JOBS:
1. According to the Jennifer Reisch interview, what does the name of the supper club, Escondida, mean in Spanish?
2. Retype the stretch of the Jennifer Reisch interview from "What idea/practice are" through "would it be?".

Get Lit With Jennifer Reisch
Every other month, Luminare Group reaches out to one of our favorite clients or people in the field to learn more about what makes them glow - from the inside out. Professional, personal - all is at play in the work we do here.
What idea/practice are you most in love with currently? Why?
I am really into non-violent communication (NVC) these days. The NVC approach to difficult conversations or interpersonal conflicts is to state an observation, express how it makes you feel, identify a need you have, and make a request. Ever since I was introduced to this model a few months ago and learned a bit about the underlying principles behind it, I’ve been seeing and thinking about ways to apply it in all kinds of situations, at work and in my personal life. It takes self-awareness and some discipline to put it into practice, especially when it comes to identifying what your own real “need” is. Oftentimes, that need (for me) is either clarity or connection, and NVC can be a really effective way to get both of those things.
If you could do one thing for a day (and be good at it), what would it be?
That’s a hard one; there are so many things I’d love to be able to do if I could just wave a magic wand over myself…Playing the piano really well is one. But what popped into my head the other day when I originally starting thinking about this is surfing. Surfing big waves really well, with grace. Something about being locked into the rhythm of the ocean, feeling so small and at the same time so strongly connected to an enormous and powerful force as you move through it…I imagine it would feel exhilarating, exhausting, and meditative all at once.
I learned to ride waves (body surf) as a little kid. I got knocked down many times—once by a really powerful wave that came pretty close to drowning me—but I always went back. I just love the water. I took a surfing lesson once, as an adult, but couldn’t manage to fully stand up on the board in the water. It’s really hard! If I could magically transplant myself to Hawai’i for a year or so, and live right near the (warm) ocean, and had a private teacher, maybe I could get it…
What makes you smile...every time?
Watching folks of every age, size, color, and shape do the electric slide together on Friday nights at the Oakland Museum.
What do you want to do more of this year? Less of?
You’ll know when you read the answer to the last question!
Do you have a passion project? If so, what is it?
I did have a passion project for a number of years: My husband and I ran a not-so-secret underground “supper club” called Escondida (which means “hidden” in Spanish). This was right around the time when “pop-up” restaurants were just starting to be a thing. Our motto (and mission) was simple: “Bringing food and people together.” And that’s what we did.

MATERIAL:
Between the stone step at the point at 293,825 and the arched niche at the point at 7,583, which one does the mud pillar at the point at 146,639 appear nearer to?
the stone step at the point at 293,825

COMPLETED EXERCISE:
1. Hidden.

2.
What idea/practice are you most in love with currently? Why?
I am really into non-violent communication (NVC) these days. The NVC approach to difficult conversations or interpersonal conflicts is to state an observation, express how it makes you feel, identify a need you have, and make a request. Ever since I was introduced to this model a few months ago and learned a bit about the underlying principles behind it, I’ve been seeing and thinking about ways to apply it in all kinds of situations, at work and in my personal life. It takes self-awareness and some discipline to put it into practice, especially when it comes to identifying what your own real “need” is. Oftentimes, that need (for me) is either clarity or connection, and NVC can be a really effective way to get both of those things.
If you could do one thing for a day (and be good at it), what would it be?